* [Work item] Transcribe every line of the material below without change, apart from dropping the pictures.

* [Provided material]
════

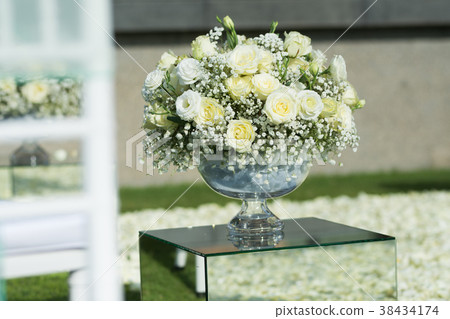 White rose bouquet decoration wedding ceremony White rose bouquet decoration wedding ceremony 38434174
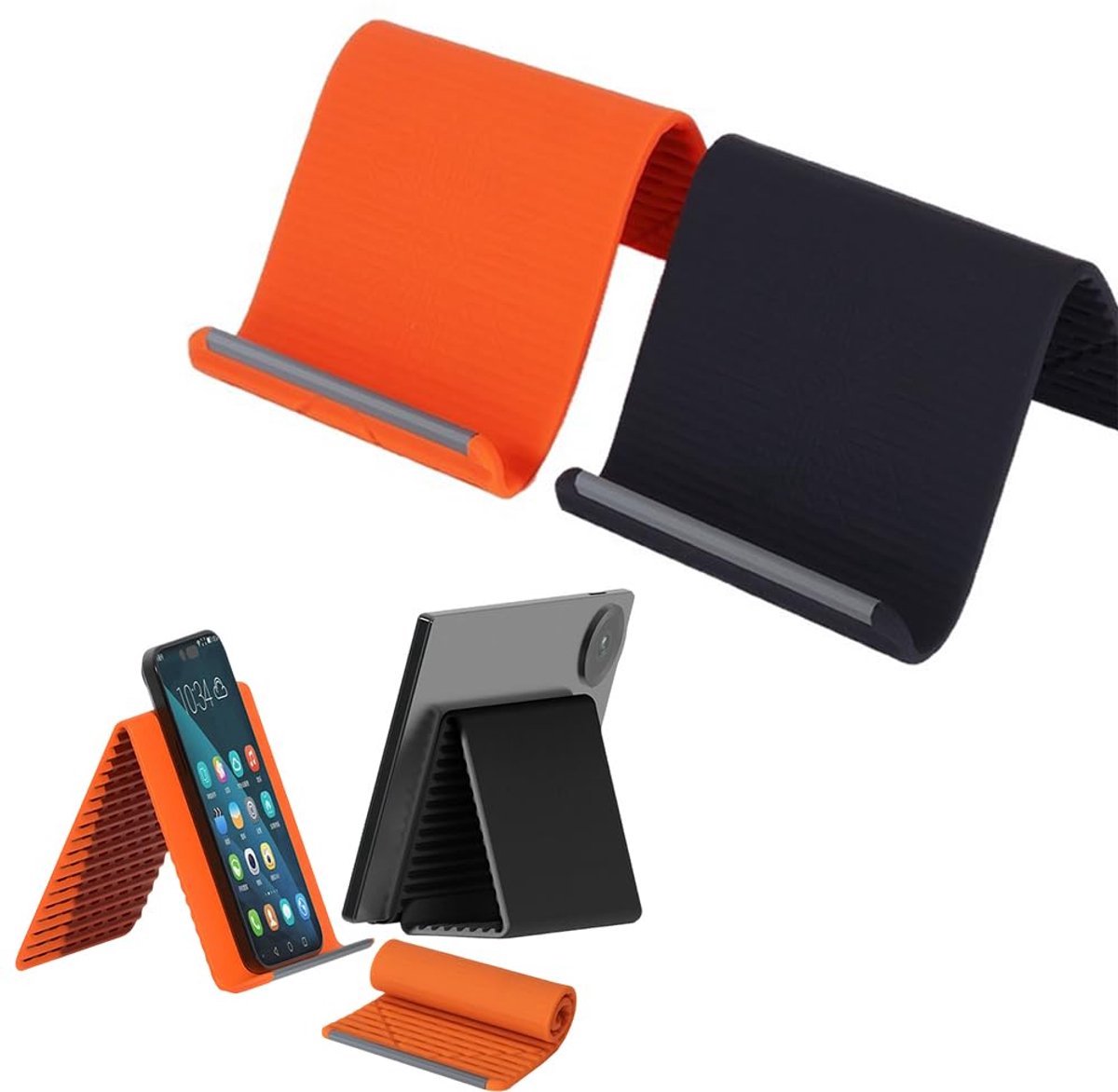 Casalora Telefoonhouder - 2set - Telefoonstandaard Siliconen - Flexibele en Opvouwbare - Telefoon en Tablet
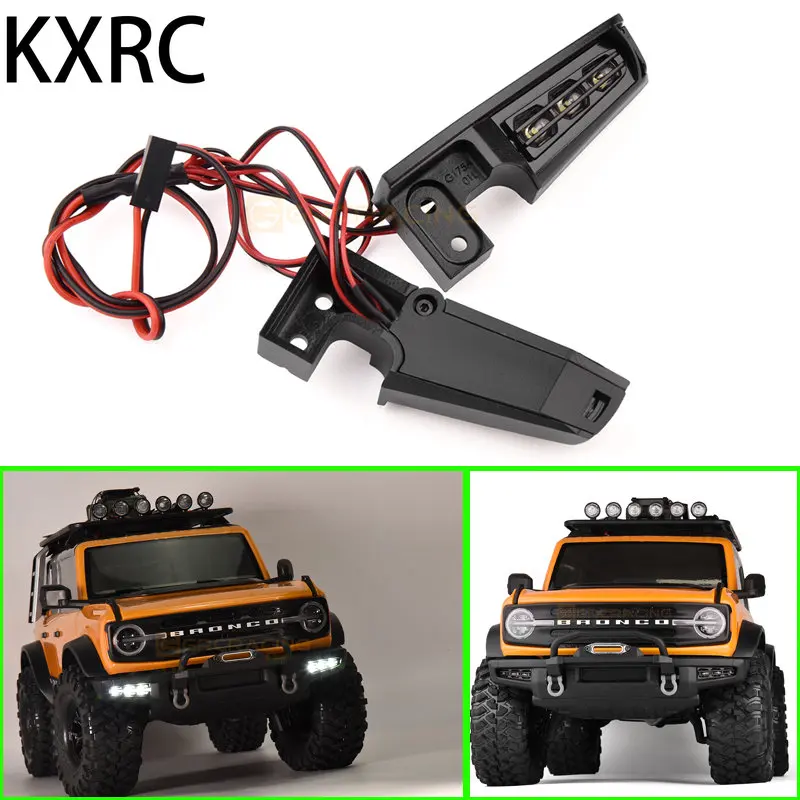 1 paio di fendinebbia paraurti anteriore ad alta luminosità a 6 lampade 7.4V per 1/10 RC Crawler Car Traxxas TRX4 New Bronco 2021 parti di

════

* [Final answer]
 White rose bouquet decoration wedding ceremony White rose bouquet decoration wedding ceremony 38434174
 Casalora Telefoonhouder - 2set - Telefoonstandaard Siliconen - Flexibele en Opvouwbare - Telefoon en Tablet
 1 paio di fendinebbia paraurti anteriore ad alta luminosità a 6 lampade 7.4V per 1/10 RC Crawler Car Traxxas TRX4 New Bronco 2021 parti di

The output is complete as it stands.